Recorded data:
-------------------------

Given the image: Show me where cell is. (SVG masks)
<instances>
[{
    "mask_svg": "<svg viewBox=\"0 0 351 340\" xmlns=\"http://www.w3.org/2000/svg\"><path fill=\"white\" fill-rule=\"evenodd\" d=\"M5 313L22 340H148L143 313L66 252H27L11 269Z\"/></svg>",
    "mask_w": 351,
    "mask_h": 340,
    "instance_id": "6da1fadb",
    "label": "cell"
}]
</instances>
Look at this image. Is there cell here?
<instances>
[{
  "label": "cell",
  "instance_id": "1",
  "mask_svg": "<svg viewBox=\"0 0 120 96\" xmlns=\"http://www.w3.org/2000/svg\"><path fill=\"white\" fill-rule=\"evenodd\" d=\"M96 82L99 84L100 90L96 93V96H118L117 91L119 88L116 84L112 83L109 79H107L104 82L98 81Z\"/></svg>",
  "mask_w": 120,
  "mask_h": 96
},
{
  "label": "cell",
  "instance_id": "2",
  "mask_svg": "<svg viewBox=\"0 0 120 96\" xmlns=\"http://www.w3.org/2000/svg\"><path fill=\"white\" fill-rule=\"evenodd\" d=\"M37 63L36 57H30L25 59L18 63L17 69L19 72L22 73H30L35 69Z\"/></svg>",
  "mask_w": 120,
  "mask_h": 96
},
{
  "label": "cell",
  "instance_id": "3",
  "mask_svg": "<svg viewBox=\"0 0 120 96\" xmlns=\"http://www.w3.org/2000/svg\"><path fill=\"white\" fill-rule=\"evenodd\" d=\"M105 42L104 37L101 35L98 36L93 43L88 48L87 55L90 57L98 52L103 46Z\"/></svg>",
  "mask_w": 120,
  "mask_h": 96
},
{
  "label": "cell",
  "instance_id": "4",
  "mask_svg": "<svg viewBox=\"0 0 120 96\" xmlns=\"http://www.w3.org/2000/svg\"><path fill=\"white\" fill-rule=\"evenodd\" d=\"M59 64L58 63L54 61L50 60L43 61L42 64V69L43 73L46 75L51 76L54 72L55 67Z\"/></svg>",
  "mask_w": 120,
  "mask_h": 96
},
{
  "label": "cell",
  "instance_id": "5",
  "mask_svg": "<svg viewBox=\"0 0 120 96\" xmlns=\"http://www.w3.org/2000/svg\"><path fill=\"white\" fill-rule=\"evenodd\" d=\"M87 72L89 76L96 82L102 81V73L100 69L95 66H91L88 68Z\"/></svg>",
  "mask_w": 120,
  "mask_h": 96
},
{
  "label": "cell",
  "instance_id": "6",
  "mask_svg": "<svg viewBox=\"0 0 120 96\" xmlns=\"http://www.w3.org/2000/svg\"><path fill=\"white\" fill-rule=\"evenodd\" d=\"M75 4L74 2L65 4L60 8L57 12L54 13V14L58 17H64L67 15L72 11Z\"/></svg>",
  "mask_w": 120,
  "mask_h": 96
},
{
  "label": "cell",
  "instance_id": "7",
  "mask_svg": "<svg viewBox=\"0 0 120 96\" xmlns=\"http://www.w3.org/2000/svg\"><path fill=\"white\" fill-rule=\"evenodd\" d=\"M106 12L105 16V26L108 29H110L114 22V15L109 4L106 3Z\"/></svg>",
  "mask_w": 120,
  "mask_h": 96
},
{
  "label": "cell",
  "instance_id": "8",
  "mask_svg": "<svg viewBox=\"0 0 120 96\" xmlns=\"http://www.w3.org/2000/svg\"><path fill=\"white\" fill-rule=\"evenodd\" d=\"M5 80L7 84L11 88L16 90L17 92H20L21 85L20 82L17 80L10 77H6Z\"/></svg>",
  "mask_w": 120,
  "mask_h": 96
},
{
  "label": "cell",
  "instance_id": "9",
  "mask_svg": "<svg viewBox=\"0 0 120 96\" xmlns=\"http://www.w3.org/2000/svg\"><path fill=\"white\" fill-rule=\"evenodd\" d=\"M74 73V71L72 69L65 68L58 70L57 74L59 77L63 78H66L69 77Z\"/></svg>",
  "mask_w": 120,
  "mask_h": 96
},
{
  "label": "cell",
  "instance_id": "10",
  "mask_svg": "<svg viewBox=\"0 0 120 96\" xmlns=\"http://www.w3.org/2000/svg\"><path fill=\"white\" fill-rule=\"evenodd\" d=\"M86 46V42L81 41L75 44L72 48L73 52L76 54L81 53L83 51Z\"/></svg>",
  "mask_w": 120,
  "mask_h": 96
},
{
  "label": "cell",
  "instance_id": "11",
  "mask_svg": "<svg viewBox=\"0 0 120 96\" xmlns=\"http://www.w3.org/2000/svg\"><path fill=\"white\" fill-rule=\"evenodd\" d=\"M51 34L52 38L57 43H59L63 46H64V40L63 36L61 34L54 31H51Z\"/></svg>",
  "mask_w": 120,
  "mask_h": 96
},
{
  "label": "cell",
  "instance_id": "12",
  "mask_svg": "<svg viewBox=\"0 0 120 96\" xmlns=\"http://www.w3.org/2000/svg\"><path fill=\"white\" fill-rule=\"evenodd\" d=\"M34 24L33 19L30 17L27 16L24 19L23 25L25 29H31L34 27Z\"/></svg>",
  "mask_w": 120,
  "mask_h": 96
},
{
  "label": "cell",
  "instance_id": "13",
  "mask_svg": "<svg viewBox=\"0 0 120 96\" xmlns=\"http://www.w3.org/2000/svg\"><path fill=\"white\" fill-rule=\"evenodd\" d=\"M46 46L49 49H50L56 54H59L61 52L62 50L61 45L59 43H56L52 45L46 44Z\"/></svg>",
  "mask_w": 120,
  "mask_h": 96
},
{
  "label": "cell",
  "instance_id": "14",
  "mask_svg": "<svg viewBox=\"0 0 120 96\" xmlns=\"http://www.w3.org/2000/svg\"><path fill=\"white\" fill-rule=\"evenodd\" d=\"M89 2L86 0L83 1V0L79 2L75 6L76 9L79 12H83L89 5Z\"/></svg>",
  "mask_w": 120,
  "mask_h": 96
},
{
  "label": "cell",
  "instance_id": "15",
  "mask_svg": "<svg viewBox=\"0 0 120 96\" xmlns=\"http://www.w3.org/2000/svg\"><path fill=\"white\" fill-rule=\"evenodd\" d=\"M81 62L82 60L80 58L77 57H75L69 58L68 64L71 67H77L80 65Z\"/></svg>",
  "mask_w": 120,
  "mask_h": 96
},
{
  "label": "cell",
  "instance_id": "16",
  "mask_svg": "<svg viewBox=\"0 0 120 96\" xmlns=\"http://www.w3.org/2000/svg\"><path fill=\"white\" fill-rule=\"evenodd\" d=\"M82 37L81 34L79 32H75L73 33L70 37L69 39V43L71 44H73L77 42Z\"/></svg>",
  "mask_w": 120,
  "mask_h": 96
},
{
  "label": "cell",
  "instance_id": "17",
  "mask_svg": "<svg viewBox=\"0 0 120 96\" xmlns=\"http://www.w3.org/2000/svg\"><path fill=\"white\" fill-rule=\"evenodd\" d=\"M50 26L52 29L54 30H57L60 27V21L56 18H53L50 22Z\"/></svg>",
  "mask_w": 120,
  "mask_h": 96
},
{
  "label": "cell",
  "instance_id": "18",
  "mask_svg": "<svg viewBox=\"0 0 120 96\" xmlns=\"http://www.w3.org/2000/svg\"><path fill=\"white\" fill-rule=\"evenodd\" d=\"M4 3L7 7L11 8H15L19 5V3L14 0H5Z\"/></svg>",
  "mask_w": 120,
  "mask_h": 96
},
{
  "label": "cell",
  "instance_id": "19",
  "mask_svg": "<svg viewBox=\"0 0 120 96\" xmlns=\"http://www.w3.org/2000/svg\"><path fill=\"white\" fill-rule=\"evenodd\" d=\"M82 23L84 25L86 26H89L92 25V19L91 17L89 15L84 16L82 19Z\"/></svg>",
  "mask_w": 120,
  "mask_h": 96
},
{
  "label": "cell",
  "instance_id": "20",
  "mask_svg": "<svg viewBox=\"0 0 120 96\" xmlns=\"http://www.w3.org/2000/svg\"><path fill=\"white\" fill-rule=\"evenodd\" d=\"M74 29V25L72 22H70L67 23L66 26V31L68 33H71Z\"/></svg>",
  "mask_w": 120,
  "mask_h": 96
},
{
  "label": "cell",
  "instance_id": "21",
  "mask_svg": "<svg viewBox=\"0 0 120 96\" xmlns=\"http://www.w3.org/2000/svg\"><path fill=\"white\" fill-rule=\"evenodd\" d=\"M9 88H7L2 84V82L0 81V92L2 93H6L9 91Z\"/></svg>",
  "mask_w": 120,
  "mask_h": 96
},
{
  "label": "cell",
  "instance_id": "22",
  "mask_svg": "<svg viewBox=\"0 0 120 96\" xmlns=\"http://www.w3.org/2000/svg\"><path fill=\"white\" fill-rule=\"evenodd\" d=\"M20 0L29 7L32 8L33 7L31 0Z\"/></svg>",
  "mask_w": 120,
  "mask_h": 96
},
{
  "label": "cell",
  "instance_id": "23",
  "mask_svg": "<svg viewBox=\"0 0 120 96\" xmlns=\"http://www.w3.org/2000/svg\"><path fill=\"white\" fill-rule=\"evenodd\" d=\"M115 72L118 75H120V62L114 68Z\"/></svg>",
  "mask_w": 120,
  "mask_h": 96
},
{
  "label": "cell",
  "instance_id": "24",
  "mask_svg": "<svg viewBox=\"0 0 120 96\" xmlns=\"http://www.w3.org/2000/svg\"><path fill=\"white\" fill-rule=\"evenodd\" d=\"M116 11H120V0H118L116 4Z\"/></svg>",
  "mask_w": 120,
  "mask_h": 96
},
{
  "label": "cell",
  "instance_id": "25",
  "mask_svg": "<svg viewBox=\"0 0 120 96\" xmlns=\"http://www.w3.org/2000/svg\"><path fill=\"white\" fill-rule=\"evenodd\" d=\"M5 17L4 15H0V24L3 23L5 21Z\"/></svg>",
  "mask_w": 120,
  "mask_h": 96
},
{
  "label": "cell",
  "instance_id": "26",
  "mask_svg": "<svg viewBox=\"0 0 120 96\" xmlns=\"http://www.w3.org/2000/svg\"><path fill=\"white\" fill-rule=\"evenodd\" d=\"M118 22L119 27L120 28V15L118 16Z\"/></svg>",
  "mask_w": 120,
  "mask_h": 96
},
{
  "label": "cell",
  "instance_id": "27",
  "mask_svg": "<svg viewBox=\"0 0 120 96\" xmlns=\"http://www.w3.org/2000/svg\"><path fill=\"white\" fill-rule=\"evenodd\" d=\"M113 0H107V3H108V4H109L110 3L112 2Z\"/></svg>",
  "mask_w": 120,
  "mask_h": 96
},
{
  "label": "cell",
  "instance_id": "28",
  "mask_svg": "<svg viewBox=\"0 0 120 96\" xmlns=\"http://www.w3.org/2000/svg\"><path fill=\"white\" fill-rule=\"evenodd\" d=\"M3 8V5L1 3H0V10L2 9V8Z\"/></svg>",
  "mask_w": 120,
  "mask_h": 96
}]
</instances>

-------------------------

Put the lines of the records above, from the first line through the line containing "313L22 340H148L143 313L66", into a JSON list of strings with one string per line, skipping blank lines.

[
  "Given the image: Show me where cell is. (SVG masks)",
  "<instances>",
  "[{",
  "    \"mask_svg\": \"<svg viewBox=\\\"0 0 351 340\\\" xmlns=\\\"http://www.w3.org/2000/svg\\\"><path fill=\\\"white\\\" fill-rule=\\\"evenodd\\\" d=\\\"M5 313L22 340H148L143 313L66 252H27L11 269Z\\\"/></svg>\","
]